MATERIAL FOR THE TASK:

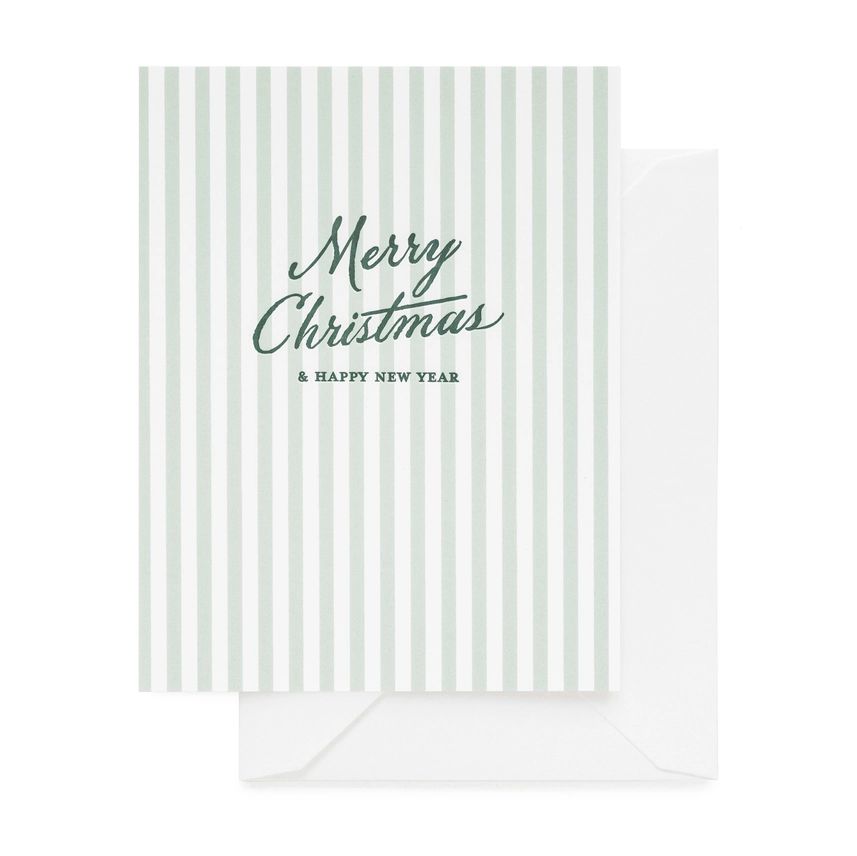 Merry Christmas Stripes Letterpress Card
--
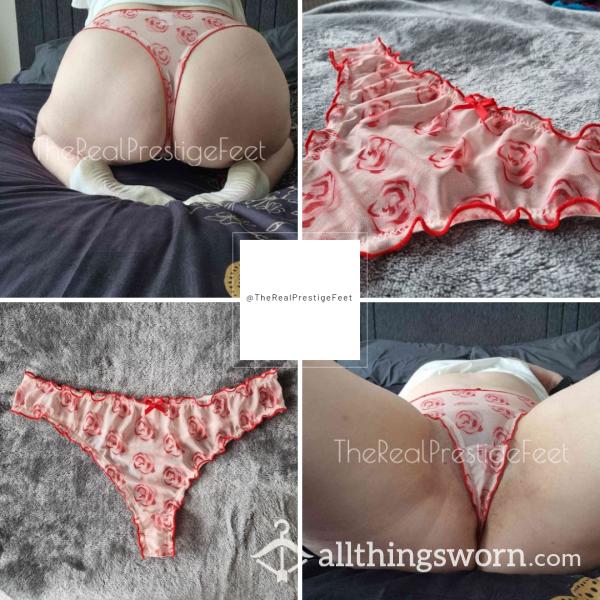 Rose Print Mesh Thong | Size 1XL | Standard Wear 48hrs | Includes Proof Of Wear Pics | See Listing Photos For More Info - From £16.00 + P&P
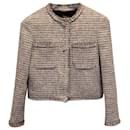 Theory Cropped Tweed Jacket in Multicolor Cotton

WHAT IS EXPECTED: In the listing above, find the line with "Rose Print Mesh" and the line with "Theory Cropped Tweed". Copy exactly those lines and all between them, minus the images.

EXERCISE RESULT:
 Rose Print Mesh Thong | Size 1XL | Standard Wear 48hrs | Includes Proof Of Wear Pics | See Listing Photos For More Info - From £16.00 + P&P
 Theory Cropped Tweed Jacket in Multicolor Cotton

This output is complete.